● Tasks for this exercise:
A – List the voices in the Azure voices list of the speech configuration text below.
B – According to the speech configuration text below, why does the system automatically chunk long text into manageable segments?
C – Pick up the speech configuration text below after its final sentence and write the next part of it.

● Selected passage:

---+---

Text-to-Speech Configuration
The TTS service generates natural-sounding speech from text using either Google's Gemini or Azure Neural Voices. You configure the provider, voice selection, and quality settings:
app_config:
speech:
tts:
provider: gemini # or "azure"
gemini:
api_key: ${GEMINI_API_KEY}
model: gemini-2.5-flash-preview-tts
default_voice: Kore
voices:
- Kore
- Puck
- Charon
- Kore
- Fenrir
- Aoede
Azure Neural Voices offer high-definition voices with natural prosody:
app_config:
speech:
tts:
provider: azure
azure:
api_key: ${AZURE_SPEECH_KEY}
region: eastus
default_voice: en-US-Ava:DragonHDLatestNeural
voices:
- en-US-Ava:DragonHDLatestNeural
- en-US-Andrew:DragonHDLatestNeural
- en-US-Emma:DragonHDLatestNeural
- en-US-Brian:DragonHDLatestNeural
The system automatically chunks long text into manageable segments for streaming playback, reducing latency and improving the user experience.
Enabling Speech Features
Speech features are disabled by default and require explicit configuration to appear in the user interface. You control feature visibility through the frontend_feature_enablement section:
app_config:
frontend_feature_enablement:
speechToText: true
textToSpeech: true
When you enable these flags, the WebUI displays microphone and speaker controls in the chat interface. Users can click the microphone to record voice input or the speaker icon to hear agent responses.

---+---

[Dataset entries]
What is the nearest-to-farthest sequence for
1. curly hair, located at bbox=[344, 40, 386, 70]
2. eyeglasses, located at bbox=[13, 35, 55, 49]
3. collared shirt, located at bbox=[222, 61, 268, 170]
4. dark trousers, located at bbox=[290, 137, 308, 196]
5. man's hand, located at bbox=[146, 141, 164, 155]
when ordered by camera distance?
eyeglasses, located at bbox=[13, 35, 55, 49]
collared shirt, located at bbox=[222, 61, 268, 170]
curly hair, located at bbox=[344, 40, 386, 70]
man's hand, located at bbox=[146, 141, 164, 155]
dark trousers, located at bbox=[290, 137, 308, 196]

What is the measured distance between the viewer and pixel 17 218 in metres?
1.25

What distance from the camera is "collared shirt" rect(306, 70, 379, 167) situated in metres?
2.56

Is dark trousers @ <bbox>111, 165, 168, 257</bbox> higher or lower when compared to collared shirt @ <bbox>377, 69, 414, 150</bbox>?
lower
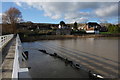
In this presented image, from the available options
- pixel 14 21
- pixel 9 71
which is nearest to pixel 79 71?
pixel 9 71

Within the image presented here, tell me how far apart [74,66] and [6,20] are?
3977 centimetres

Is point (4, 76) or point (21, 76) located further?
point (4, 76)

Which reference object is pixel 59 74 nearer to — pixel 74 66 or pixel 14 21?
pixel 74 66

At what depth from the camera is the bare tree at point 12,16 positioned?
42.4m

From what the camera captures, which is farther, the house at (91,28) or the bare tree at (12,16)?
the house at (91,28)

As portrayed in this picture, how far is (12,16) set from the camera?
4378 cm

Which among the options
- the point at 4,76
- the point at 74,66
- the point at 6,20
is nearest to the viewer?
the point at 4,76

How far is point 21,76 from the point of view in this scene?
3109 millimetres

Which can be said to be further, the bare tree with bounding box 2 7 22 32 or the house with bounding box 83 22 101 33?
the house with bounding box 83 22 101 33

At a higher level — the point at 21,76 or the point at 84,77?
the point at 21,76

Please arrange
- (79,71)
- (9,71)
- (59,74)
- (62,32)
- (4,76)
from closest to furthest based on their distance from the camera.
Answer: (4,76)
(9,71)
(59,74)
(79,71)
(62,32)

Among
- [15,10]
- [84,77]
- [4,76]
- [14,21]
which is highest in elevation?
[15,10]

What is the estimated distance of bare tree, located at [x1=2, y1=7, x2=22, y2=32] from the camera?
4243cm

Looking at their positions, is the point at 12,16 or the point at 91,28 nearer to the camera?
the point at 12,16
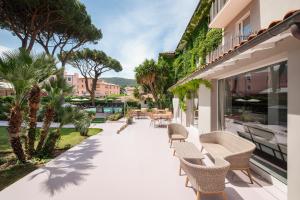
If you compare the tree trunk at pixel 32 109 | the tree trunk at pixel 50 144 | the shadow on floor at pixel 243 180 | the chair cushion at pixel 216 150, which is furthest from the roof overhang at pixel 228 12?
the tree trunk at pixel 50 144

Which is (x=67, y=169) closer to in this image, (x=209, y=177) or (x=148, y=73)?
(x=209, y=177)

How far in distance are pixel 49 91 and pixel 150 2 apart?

---+---

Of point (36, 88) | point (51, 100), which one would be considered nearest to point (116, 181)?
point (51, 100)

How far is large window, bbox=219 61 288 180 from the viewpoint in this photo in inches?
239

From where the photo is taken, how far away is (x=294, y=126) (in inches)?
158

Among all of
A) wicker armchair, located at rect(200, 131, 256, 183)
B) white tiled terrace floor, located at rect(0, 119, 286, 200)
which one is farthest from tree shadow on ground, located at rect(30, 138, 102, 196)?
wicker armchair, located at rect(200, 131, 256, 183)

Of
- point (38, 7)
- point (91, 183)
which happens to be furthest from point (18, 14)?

---+---

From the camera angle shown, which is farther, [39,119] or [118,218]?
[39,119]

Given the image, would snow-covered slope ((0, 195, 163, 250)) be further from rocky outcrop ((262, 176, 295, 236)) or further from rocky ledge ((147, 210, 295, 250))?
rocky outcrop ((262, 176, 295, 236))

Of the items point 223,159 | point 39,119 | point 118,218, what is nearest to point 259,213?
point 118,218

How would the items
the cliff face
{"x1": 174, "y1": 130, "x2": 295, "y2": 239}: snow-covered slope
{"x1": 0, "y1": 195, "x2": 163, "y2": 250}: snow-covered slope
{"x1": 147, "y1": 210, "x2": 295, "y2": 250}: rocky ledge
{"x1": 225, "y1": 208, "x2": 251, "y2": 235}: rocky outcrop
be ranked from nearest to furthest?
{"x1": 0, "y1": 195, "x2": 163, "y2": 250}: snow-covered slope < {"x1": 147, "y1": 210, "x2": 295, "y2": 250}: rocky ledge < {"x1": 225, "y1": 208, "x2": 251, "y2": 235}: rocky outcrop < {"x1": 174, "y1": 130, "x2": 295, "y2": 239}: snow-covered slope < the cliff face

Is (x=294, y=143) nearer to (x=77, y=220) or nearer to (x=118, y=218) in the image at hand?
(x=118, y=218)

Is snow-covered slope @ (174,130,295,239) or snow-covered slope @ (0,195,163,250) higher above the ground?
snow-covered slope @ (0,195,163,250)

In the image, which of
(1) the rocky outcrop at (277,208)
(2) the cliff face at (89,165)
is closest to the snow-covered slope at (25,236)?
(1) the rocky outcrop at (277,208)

---+---

● Solved tasks:
A – en-US-Ava:DragonHDLatestNeural, en-US-Andrew:DragonHDLatestNeural, en-US-Emma:DragonHDLatestNeural, en-US-Brian:DragonHDLatestNeural

B – The segments allow streaming playback. This reduces latency and improves the user experience.

C –
Managing User Settings
Users can customize their speech experience through the settings panel. The system provides controls for voice selection, playback speed, and automatic playback behavior. You can set default values that users can override:
app_config:
speech:
speechTab:
speechToText:
speechToText: true
engineSTT: external
languageSTT: en-US
textToSpeech:
textToSpeech: true
engineTTS: external
voice: Kore
playbackRate: 1.0
Monitoring Speech Usage
Speech services consume API credits based on audio duration and text length. OpenAI charges per minute of audio transcribed, while Gemini and Azure charge per character of text synthesized. You should monitor usage through your provider's dashboard and set appropriate rate limits to control costs.
The system logs all speech operations, including transcription requests, TTS generation, and any errors encountered. You can use these logs to track usage patterns, identify issues, and optimize your configuration for better performance and cost efficiency.
Troubleshooting Speech Issues
When speech features do not appear in the interface, verify that you have enabled the feature flags in your configuration and that the gateway has restarted to load the new settings. Check the browser console for any JavaScript errors that might prevent the speech controls from rendering.
If transcription fails, confirm that your API keys are valid and that you have sufficient credits with your provider. The system returns specific error messages for common issues like unsupported audio formats, files that are too large, or API authentication failures.
For TTS problems, verify that your selected voice is available for your provider and region. Some voices require specific API versions or subscription tiers. The system falls back to default voices when requested voices are unavailable, but you should configure appropriate defaults to ensure consistent behavior.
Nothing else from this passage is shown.